--- TEXT EXCERPT ---
(begin)

More precisely, if $U$is an open of $S^1$, $\underline {\mathbb Z}(U)$ is the product of one copy of $\mathbb Z$ for each connected component of $U$, and if $V$ is an open of $\mathbb P^1$, then $\mathcal A (V) = \underline{\mathbb Z}(f^{-1} (V))$ = the product of as many copies of $\mathbb Z$ as there are connected components of $f^{-1} (V)$, which is usually twice the number of connected components of $V$.

For example, if we take two distinct points $x_1,x_2 \in \mathbb P^1$, and take $V_i = \mathbb P^1 - \{x_i\}$, then $\mathcal A |_{V_i}$ is a constant sheaf with stalks $\mathbb Z \times\mathbb Z$. (the connected components of $f^{-1}(U)$ are always twice the connected components of $U$ when $U$ is an open subset of $V_i$)

But, as a whole, $\mathcal A$ is not the constant sheaf on $\mathbb P^1$, because $\mathcal A(\mathbb P^1) = \underline {\mathbb Z} (S^1) = \mathbb{Z}$, which is not $\mathbb Z \oplus \mathbb Z$.

We can describe it instead as a locally constant sheaf, which is constant on $V_1$ and $V_2$, and we need to describe how it glues.
Let $W = V_1 \cap V_2$.$W$ has two components, call them $W = W_a \cup W_b$. The fact that $\mathcal A$ is constant on $V_i$ means that it gives two different isomorphisms from $\mathcal A(W_a) \to \mathcal A(W_b)$, one going through $V_1$ and the other going through $V_2$.

(end)

--- SET PROBLEM A ---
Translate this sentence from the passage on the sheaf over $\mathbb P^1$ into French: "We can describe it instead as a locally constant sheaf, which is constant on $V_1$ and $V_2$, and we need to describe how it glues."
--- SET PROBLEM B ---
Extend the passage on the sheaf over $\mathbb P^1$, picking up right after its last sentence.

--- DATA ENTRIES ---
(begin)

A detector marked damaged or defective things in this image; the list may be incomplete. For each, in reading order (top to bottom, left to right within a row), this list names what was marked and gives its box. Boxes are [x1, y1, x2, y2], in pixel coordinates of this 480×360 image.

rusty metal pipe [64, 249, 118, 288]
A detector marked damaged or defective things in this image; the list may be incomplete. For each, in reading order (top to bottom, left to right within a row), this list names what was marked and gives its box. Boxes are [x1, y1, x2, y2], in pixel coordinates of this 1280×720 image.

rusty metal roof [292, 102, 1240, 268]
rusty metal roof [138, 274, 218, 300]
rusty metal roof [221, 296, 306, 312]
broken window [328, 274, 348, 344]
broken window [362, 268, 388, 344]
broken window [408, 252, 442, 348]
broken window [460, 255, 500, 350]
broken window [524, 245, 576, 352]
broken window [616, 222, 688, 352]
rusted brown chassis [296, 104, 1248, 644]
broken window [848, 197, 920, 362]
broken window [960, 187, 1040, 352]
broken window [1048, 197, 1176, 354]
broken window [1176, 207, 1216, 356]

(end)
(begin)

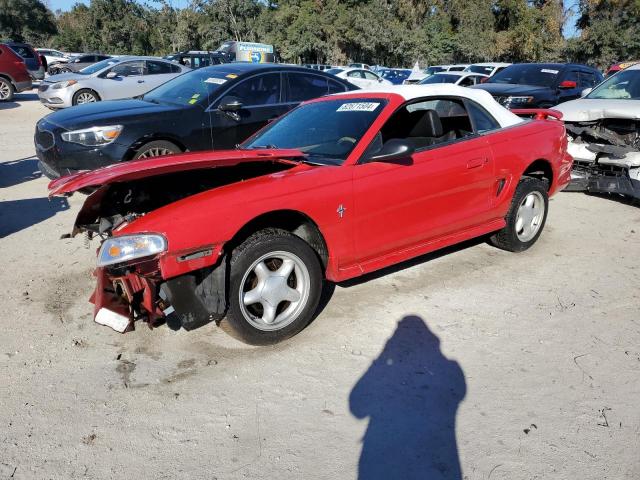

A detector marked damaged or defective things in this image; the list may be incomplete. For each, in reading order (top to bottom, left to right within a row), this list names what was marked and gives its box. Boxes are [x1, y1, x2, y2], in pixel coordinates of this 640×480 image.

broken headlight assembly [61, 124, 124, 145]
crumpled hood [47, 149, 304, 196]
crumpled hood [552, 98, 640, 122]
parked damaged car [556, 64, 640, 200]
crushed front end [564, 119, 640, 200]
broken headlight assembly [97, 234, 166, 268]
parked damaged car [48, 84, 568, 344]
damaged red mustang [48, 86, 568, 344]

(end)

--- WRITTEN REPLY A ---
Nous pouvons plutôt le décrire comme un faisceau localement constant, qui est constant sur $V_1$ et $V_2$, et nous devons décrire comment il se recolle.

--- WRITTEN REPLY B ---
Denote $W_a^1, W_a^2$ the connected components of $f^{-1}(W_a)$, do the same for $W_b^1, W_b^2$, and put the exponents such that $W_a^1$ and $W_b^1$ are in the same connected component of $f^{-1}(V_1)$, so that the connected components of $f^{-1}(V_1)$ correspond to $W_a^1 \cup W_b^1$ and $W_a^2 \cup W_b^2$, and those of $f^{-1}(V_2)$ correspond to $W_a^1 \cup W_b^2$ and $W_a^2 \cup W_b^1$

Then, we have restriction isomorphisms $\rho_i^a : \mathcal A(V_i) \to \mathcal A(W_a)$, which look like this : $\rho_1^a(x,y) = (x,y)$ and $\rho_2^a(x,y) = (x,y)$ ; and $\rho_i^b : \mathcal A(V_i) \to \mathcal A(W_b)$ : $\rho_1^a(x,y) = (x,y)$ and $\rho_2^a(x,y) = (y,x)$.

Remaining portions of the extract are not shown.